--- Recorded data Enclosed Below ---

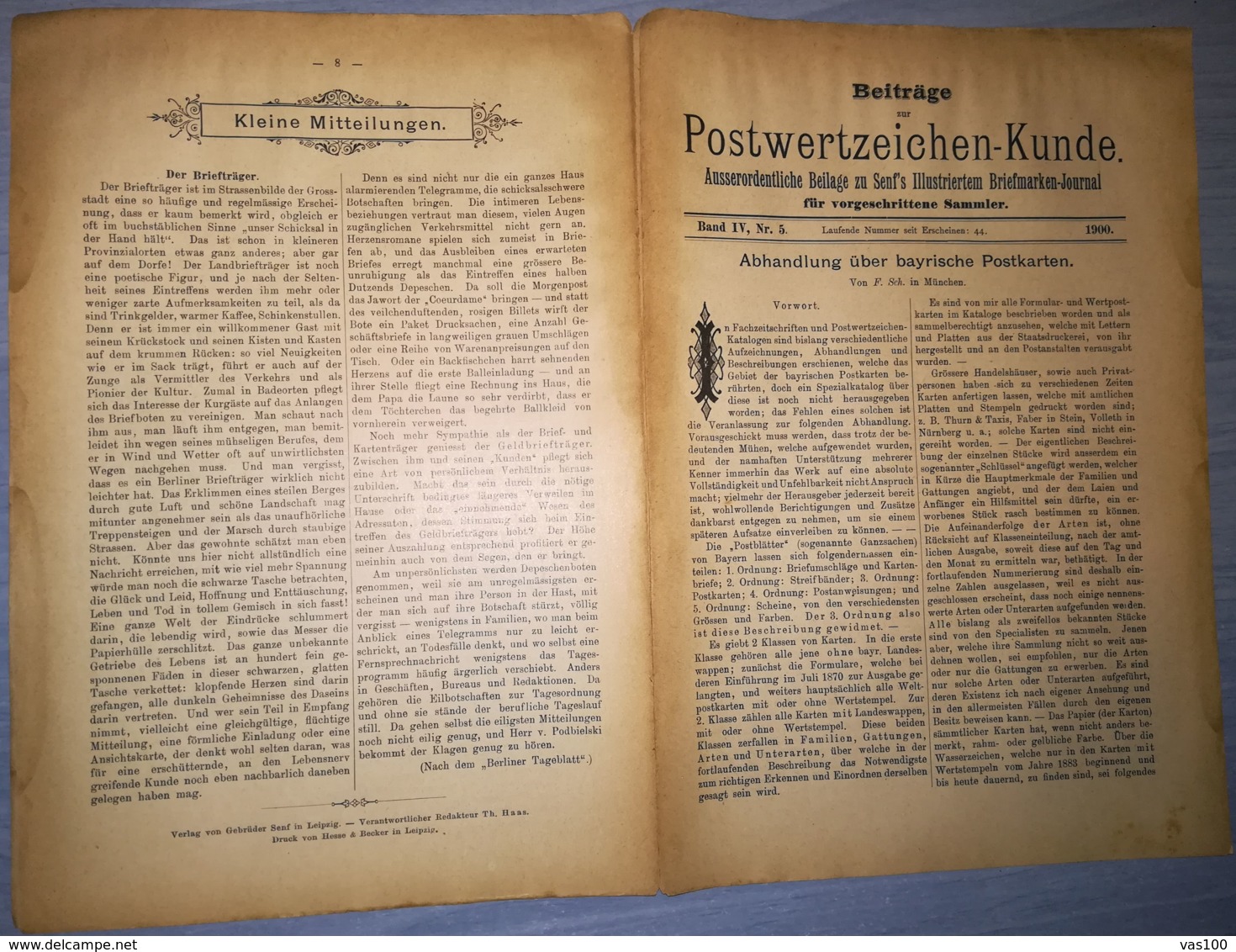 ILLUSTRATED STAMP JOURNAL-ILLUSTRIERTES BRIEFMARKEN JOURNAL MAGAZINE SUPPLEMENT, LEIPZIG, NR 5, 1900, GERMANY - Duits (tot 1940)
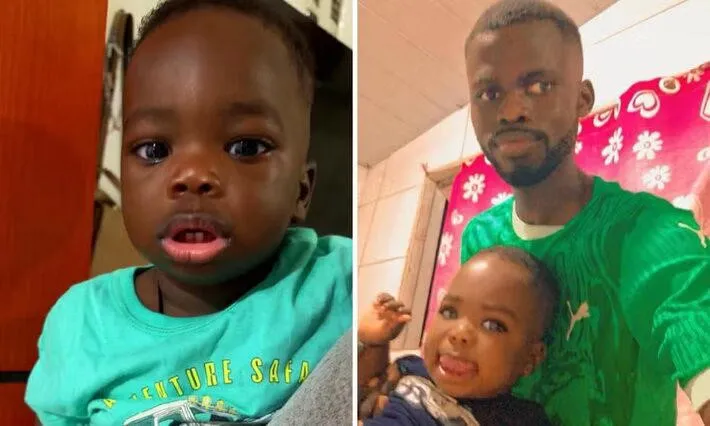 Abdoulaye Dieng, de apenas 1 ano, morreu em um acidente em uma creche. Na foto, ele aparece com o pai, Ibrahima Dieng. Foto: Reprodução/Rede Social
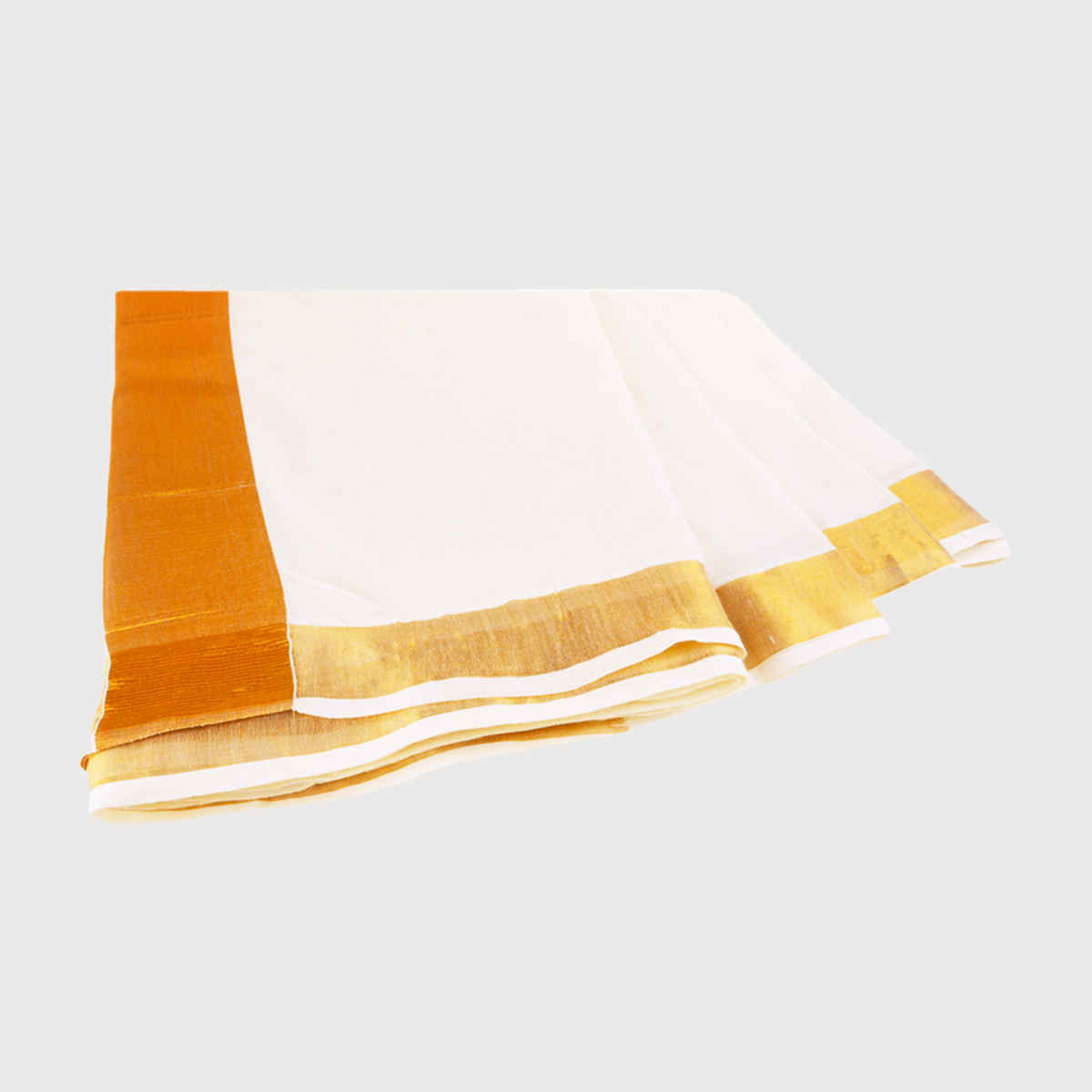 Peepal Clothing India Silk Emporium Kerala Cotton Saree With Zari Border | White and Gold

--- End of Enclosed Recorded data ---
--- Recorded data Enclosed Below ---

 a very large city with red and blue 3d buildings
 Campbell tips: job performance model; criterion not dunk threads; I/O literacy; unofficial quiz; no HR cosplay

--- End of Enclosed Recorded data ---

Directions >>
Using only the listing above, restate exactly the lines from the line containing "a very large" through the line containing "Campbell tips: job", both included.

Response to the exercise >>
 a very large city with red and blue 3d buildings
 Campbell tips: job performance model; criterion not dunk threads; I/O literacy; unofficial quiz; no HR cosplay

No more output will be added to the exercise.